In conclusion, the ECS is overactivated in arterial, pulmonary and portal hypertension. It is not clear, however, whether these changes are protective or detrimental, as cannabinoids exert pleiotropic effects on the cardiovascular system via numerous central and peripheral mechanisms, in both normotension and in hypertension. In addition, vasodilatation of the mesenteric vascular bed is protective in arterial, and detrimental in portal hypertension. Thus, as shown in Figure 2, the activation of central and peripheral CB1 receptors leads mainly to an increase and decrease in arterial BP respectively. Effects on BP might be connected with a central and peripheral modification of sympathetic tone, cardiac contractility and vascular diameter. One should keep in mind that eCBs can cause vasodilatation directly and vasoconstriction via formation of metabolites (PGs). This is one of the reasons for the different results obtained in vitro in isolated vessels and in perfused vascular beds (e.g. in lungs). The final results are additionally dependent on the model of hypertension, age, sex and the cannabinoid ligands used. Importantly, chronic experiments have cast doubt on the promising suggestion derived from acute experiments that targeting the ECS offers novel therapeutic strategies in the treatment of hypertension. Additional factors responsible for the modification of BP in chronic experiments include the increase and decrease of inflammatory, oxidative and fibrogenic effects mediated by CB1 receptors and CB2 receptors respectively. Interestingly, there is evidence that the ECS is influenced by some dietary factors such as β‐caryophyllene and particular flavonoids (see Sharma et al., 2016). Thus, more experimental and clinical studies are needed to clarify the role of eCBs in different types of hypertension. Further therapeutic research should focus on the investigation of chronic effects of non‐psychotic cannabinoids, such as CBD, peripherally restricted CB receptor ligands and their interaction with food or antihypertensive drugs targeting the RAS. This is important not only with respect to the search for new therapeutic strategies, but also in the context of cardiovascular effects of cannabinoids and the steadily increasing legalization of cannabis use for recreational and medical purposes.

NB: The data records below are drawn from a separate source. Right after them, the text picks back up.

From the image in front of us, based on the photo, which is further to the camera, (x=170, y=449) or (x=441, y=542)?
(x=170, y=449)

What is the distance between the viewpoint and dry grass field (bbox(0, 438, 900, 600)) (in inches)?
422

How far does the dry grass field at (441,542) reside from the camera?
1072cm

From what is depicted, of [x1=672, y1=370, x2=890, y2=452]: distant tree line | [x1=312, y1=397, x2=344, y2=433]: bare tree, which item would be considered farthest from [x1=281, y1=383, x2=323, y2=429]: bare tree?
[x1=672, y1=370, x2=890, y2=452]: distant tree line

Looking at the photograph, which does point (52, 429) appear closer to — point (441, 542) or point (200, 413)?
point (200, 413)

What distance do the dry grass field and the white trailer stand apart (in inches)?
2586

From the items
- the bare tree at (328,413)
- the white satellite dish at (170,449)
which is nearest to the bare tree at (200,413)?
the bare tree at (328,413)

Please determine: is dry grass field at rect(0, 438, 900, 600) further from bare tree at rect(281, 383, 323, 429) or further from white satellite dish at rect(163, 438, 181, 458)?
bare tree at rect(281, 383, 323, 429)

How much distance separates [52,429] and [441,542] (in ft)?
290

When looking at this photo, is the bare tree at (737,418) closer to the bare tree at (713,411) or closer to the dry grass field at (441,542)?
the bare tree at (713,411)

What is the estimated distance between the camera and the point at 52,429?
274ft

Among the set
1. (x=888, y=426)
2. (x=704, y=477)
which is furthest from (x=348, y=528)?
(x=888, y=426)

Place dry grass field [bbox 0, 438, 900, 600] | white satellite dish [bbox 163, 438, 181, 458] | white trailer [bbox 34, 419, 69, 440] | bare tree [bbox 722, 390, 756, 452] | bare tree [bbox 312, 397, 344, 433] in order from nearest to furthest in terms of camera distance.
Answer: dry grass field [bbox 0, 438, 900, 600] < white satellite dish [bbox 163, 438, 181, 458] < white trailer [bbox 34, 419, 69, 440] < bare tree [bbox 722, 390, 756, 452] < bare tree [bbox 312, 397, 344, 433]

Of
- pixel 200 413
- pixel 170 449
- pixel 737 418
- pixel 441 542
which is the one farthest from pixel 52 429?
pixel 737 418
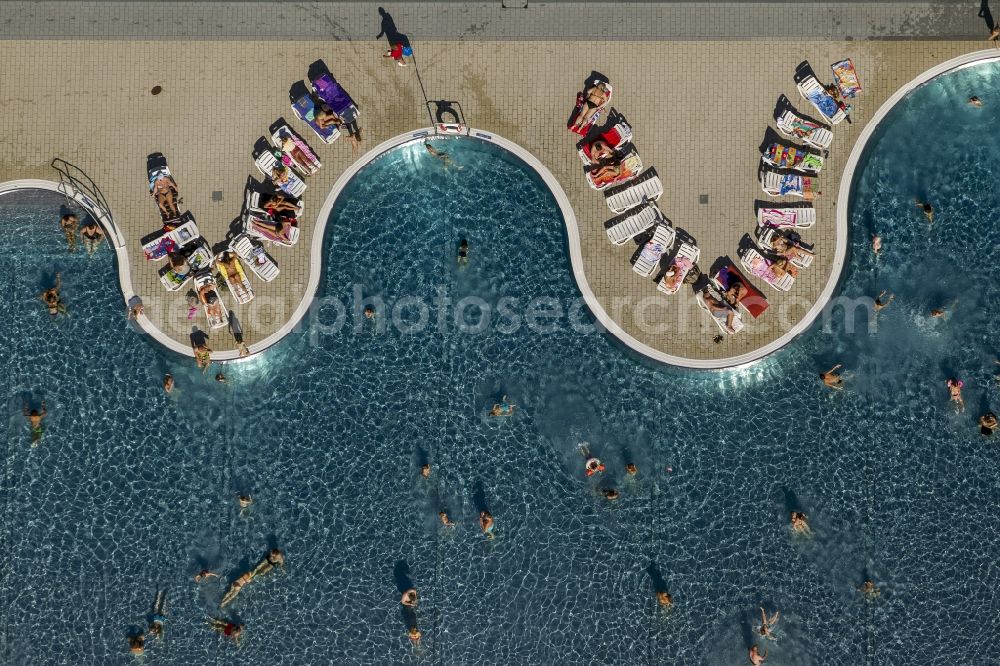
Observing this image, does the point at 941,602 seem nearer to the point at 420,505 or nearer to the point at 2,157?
the point at 420,505

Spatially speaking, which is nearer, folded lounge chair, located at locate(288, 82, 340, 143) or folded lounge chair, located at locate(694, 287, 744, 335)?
folded lounge chair, located at locate(694, 287, 744, 335)

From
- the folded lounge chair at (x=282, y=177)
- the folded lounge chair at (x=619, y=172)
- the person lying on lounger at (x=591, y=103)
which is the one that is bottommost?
the folded lounge chair at (x=619, y=172)

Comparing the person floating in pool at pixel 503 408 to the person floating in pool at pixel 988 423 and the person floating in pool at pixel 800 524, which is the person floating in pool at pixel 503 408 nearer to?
the person floating in pool at pixel 800 524

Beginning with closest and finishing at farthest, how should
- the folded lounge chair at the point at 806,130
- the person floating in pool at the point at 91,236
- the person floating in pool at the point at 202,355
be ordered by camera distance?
the person floating in pool at the point at 202,355 < the folded lounge chair at the point at 806,130 < the person floating in pool at the point at 91,236

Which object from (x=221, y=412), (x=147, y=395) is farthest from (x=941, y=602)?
(x=147, y=395)

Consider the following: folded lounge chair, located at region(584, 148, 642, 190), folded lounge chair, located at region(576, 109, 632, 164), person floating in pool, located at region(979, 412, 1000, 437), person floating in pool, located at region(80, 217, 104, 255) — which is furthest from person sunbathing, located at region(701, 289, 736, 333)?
person floating in pool, located at region(80, 217, 104, 255)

Nomenclature of targets and ligands

Key protein targets and ligands in this article are hyperlinked to corresponding entries in http://www.guidetopharmacology.org, the common portal for data from the IUPHAR/BPS Guide to PHARMACOLOGY (Harding et al., 2018), and are permanently archived in the Concise Guide to PHARMACOLOGY 2017/18 (Alexander et al., 2017a,b,c).

Conflict of interest

The authors declare no conflicts of interest.